La investigación en cognición animal se refiere en su mayoría a los mamíferos, especialmente primates, cetáceos y elefantes, así como perros, gatos, mapaches y roedores. Sin embargo, la investigación también se extiende a los no mamíferos vertebrados como pájaros, loros, córvidos y palomas, así como para reptiles, lagartos, serpientes, y peces, incluso a los invertebrados tales como cefalópodos, arañas e insectos.[1]

Historia[editar]

En la mayor parte del siglo XX, la aproximación predominante a la psicología animal era experimentar sobre la inteligencia en animales mediante procesos de aprendizaje simples (como condicionamiento clásico y condicionamiento operante), y así intentar explicar las aparentemente más complejas habilidades intelectuales de los humanos. Esto está bien descrito por Hilgard,[2] aunque su filosofía era reduccionista y estaba combinada con una fuerte metodología conductista, que en la forma más radical considera que todo lo que un organismo hace, puede y debe ser considerado únicamente como comportamientos sin recurrir al concepto de mente.[3] Es decir, que no existen diferencias filosóficas entre lo observable (acciones) y los procesos no observables (como pensar y sentir), por lo que se califica a estos últimos como epifenómenos en humanos.

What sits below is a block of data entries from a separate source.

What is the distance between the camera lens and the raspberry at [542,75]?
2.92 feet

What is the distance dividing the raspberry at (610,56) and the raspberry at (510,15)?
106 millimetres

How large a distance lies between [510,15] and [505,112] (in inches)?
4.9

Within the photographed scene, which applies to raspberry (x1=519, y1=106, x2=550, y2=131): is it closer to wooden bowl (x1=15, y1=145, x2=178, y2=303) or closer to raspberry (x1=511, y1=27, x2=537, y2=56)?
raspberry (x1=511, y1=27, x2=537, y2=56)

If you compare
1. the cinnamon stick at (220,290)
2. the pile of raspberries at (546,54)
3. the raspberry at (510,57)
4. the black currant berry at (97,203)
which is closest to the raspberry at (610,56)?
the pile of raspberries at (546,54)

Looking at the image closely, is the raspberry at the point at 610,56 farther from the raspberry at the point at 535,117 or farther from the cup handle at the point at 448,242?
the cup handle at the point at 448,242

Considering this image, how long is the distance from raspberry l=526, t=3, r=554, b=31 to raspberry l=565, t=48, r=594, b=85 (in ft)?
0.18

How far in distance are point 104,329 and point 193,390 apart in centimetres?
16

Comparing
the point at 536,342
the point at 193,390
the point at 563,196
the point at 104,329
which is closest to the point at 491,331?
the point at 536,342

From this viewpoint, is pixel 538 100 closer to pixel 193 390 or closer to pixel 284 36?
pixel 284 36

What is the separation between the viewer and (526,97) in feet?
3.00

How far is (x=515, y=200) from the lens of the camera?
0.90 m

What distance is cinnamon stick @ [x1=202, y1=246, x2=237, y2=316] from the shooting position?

El éxito de la psicología cognitiva al dirigirse a los procesos mentales en humanos, que empezó a finales de los años 50 y fue proclamado por Neisser,[4] llevó a una revaluación del paradigma de la investigación y a que se empezaran a enfocar los procesos mentales de los animales desde otro punto de vista, tomando lo conocido sobre los procesos mentales humanos y buscando evidencias de procesos similares en las otras especies. En un sentido esto fue una vuelta al enfoque del protegido de Darwin: George Romanes,[5] discutiblemente el primer psicólogo comparativo de la era moderna. Sin embargo, mientras Romanes se basaba en la anécdota y en una proyección antropomórfica de las capacidades humanas en el resto de especies, la mayoría de los investigadores modernos de cognición animal siguen el método conductista, aunque difieran totalmente de la filosofía conductista. Algunas excepciones a esta regla son John Lilly y Donald Griffin,[6] quienes mantienen firmemente la posición de que los animales tienen mente y que el estudio de su cognición debería hacerse desde esta perspectiva. Estos argumentos no encuentran una gran aceptación en la comunidad científica, pero sí que han conseguido atraer a entusiastas seguidores entre el resto de la población.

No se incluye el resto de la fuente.